*** Opening of Extract to read ***

HUNTINGTON PARK — Community members have raised concerns about transparency ever since the Huntington Park Police Department announced in early July that it would change to a new digital encrypted radio system for field communication among officers and other law enforcement agencies.
The department officially made the switch June 4, according to a July 3 post on its Facebook page. The new system, known as the Interagency Communication Interoperability System, will be digitally encrypted. Public radio scanners no longer will be able to pick up law enforcement radio transmissions.
The change comes amid growing distrust of law enforcement in the wake of protests over the death of George Floyd in Minnesota and other members of the Black community by police. The protests include a national movement to “defund the police,” which calls for cities to divest funds from police departments and reallocate the money to services such as housing, education and health care.
Some community members believe the change communication system change will further decrease transparency. They also think that funds used to buy the new system could have been better allocated to other community services related to the COVID-19 pandemic.
“There are many misconceptions regarding defunding the police,” Christina Montalvo said. “Defund means to restructure the budget to put [funds] into other social programs. People at home are restructuring their own budget because of COVID, [so the police] also have to make these decisions.”
The South Gate City Council voted to switch its current radio system over to ICIS on May 26, which costs $1,253,889.84 for a three-year lease on the hardware and software alone, according to that city’s police chief and city manager. The city would also have to make annual payments for the radio system subscriber service, land lease, internet service and a one-time payment for a microwave dish.

*** Close of Extract to read ***

* Using the information *
**1)** Repeat the passage of the Huntington Park police radio article that starts at "Some community members" and ends at "the COVID-19 pandemic.".
**2)** Carry on the Huntington Park police radio article from the point where it stops.

*** Opening of Extracted information ***

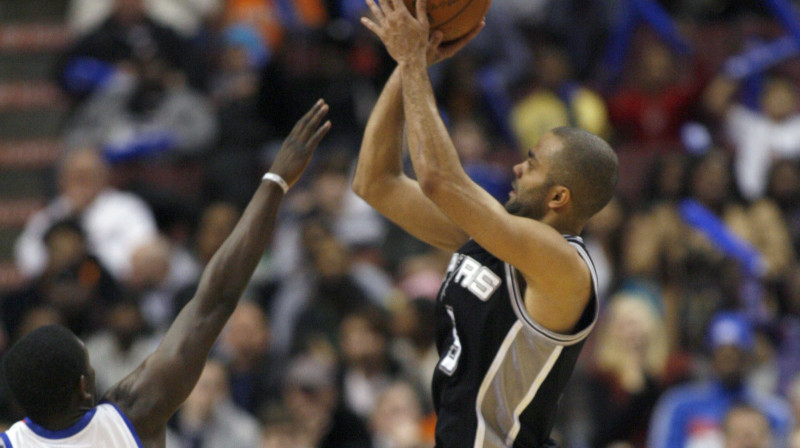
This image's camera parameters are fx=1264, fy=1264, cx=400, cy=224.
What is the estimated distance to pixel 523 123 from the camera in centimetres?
1090

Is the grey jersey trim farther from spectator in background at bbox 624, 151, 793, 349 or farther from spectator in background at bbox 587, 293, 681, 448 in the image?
spectator in background at bbox 624, 151, 793, 349

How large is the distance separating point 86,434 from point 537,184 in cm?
171

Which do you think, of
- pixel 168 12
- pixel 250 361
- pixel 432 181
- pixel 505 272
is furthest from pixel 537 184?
pixel 168 12

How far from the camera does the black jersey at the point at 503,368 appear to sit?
4.28 metres

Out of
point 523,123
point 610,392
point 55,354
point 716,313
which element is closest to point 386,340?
point 610,392

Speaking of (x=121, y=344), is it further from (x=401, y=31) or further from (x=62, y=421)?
(x=401, y=31)

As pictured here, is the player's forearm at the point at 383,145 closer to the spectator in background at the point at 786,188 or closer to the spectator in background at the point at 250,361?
the spectator in background at the point at 250,361

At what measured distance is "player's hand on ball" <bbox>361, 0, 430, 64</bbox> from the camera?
421cm

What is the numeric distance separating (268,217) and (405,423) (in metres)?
3.45

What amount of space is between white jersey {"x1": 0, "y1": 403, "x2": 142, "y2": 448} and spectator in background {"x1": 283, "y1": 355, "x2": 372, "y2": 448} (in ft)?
11.4

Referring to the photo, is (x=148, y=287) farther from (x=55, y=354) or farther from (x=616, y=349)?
(x=55, y=354)

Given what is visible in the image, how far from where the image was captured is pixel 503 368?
4.29 m

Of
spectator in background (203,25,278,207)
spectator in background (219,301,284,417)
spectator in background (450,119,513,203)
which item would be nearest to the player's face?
spectator in background (219,301,284,417)

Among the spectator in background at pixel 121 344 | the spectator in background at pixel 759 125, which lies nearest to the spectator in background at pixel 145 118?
the spectator in background at pixel 121 344
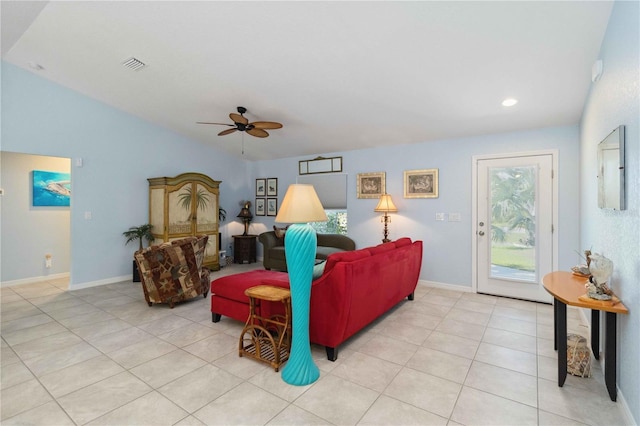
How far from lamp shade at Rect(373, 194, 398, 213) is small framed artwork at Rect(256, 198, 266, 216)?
3021mm

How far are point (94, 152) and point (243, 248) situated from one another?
10.4ft

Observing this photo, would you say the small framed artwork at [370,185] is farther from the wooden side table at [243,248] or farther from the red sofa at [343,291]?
the wooden side table at [243,248]

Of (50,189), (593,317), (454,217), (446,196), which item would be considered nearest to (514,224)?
(454,217)

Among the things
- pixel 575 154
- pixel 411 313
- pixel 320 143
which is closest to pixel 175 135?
pixel 320 143

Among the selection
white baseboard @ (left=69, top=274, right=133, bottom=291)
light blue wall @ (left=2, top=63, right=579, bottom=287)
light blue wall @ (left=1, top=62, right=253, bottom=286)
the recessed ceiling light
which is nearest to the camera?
the recessed ceiling light

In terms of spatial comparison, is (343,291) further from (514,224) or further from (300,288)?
(514,224)

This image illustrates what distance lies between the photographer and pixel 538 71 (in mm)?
2842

*** Close of Extracted information ***

* Expected outputs *
**1)**
Some community members believe the change communication system change will further decrease transparency. They also think that funds used to buy the new system could have been better allocated to other community services related to the COVID-19 pandemic.

**2)**
Other nearby cities have already switched to ICIS, including Vernon, Bell, Montebello, Downey, Bell Gardens and Whittier. The Los Angeles County Sheriff’s Century and East Los Angeles stations are also transitioning to ICIS.
Huntington Park police claimed that the previous system was limited in coverage and heavily impacted by weather. Communication became unintelligible when officers left city limits. The new radio transmissions, however, are “crystal clear” and cover areas throughout Los Angeles, San Bernardino, Orange and Riverside counties.
The department also said that encrypting communications is essential for officer safety and to prevent criminals from successfully following through with terrorism plots and other crimes.
The Huntington Park Police Department did not respond to a request for comment.
Residents like Montalvo understand the switch, but believe the community will be less informed of public safety incidents.
“It’s a double-edge sword,” Montalvo said. “I see how it helps them communicate with other departments; however, we won’t be alerted of certain things right away.”
Montalvo facilitates a Facebook group with more than 4,000 members who share resources and information with residents living in South Gate, which neighbors Huntington Park.
The Facebook group shares real-time information about crimes in the area by listening to a police scanner. Doing so helps keep the community secure by informing residents when crimes are taking place so they can avoid certain areas or stay home.
Montalvo is concerned that with the new encrypted system, residents will have to rely on the police department to release this information, which can take days or weeks.
“It’s not just for the police, it’s taking a tool away from the community.”